Grand soldat, homme de conviction et d’engagement, le général Philippe Morillon avait servi notre Nation dans toutes les épreuves. Par son courage, physique et moral, il avait représenté pour nos concitoyens une figure de l’esprit de Résistance face à la force injuste de l’Histoire.

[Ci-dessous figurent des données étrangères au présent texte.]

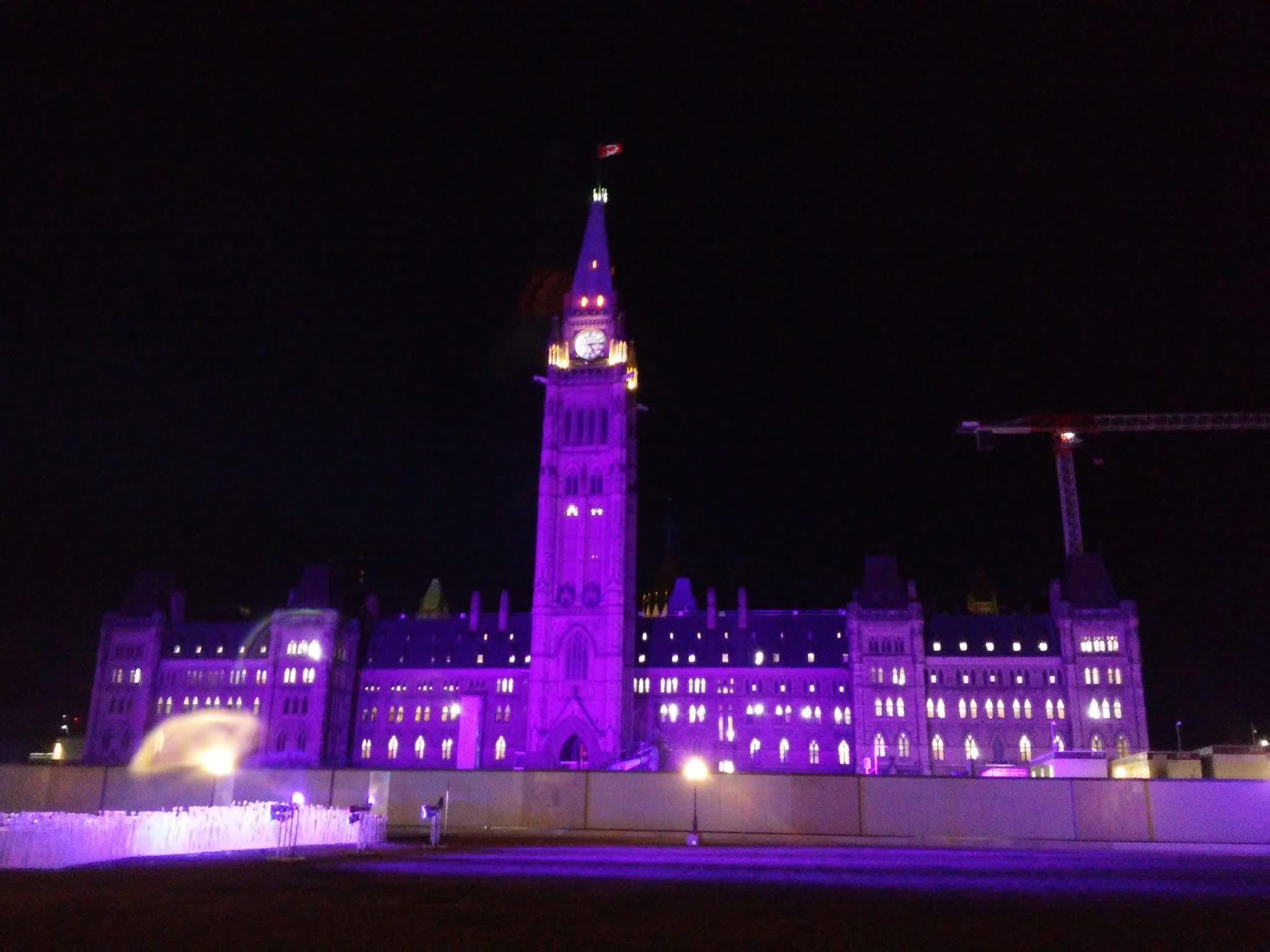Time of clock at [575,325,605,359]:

Né le 24 octobre 1935 à Casablanca, Philippe Morillon fut d’abord un brillant officier, sorti de Saint-Cyr en 1955, servant en Algérie, puis passé par l’Ecole d’état-major. Pendant vingt ans, il fut de ces chefs qui prirent part, après la guerre d’Algérie, à la transformation et à la modernisation de notre armée de terre. Le général Morillon accomplit ensuite une mission qui changea le cours de sa vie. L’engagement français décidé par le Président François Mitterrand en ex-Yougoslavie en 1992 s’étant fait sous l’autorité de l’ONU, le général Morillon dirigea la Force de protection des Nations unies de septembre 1992 à juillet 1993. Dans un contexte de tensions extrêmes, il se rendit en mars 1993 dans Srebrenica, enclave bosniaque assiégée par les troupes serbes du général Mladic. Frappé par le sort tragique des civils de la ville, ayant une haute considération de sa responsabilité de protéger, le général Morillon promit aux habitants de Srebrenica de « ne pas les laisser tomber ». Ce serment d’honneur, au fort écho médiatique, lui valut une renommée qu’il ne cherchait pas. La Forpronu, contrainte par son mandat d’agir seulement en état de légitime défense, ne put in fine protéger les civils du massacre. Il n’en resta pas moins que le général Morillon concourut à porter la lumière sur le conflit et la question du mandat des forces des Nations unies. Puis, celui qui fut en charge de la Force d’action rapide, voulut continuer à défendre ses convictions et ses valeurs par d’autres chemins.
C’est ainsi que, quittant le service actif, fidèle à son chemin d’espérance et de fraternité, le général Morillon organisa les journées mondiales de la jeunesse de Paris en août 1997. Il s’engagea en politique et fut élu au Parlement européen, sous la houlette de François Bayrou et les couleurs de l’UDF. A Bruxelles comme à Strasbourg, pendant deux mandats, le général Morillon siégea à la commission des affaires étrangères et des droits de l’Homme, et porta haut ses convictions humanistes, européennes, universelles.
Le Président de la République et son épouse saluent un soldat pétri d’une certaine idée de sa mission au service de notre Nation. Ils adressent à sa famille, à ses proches, à ceux qui l’aimaient, leurs condoléances sincères.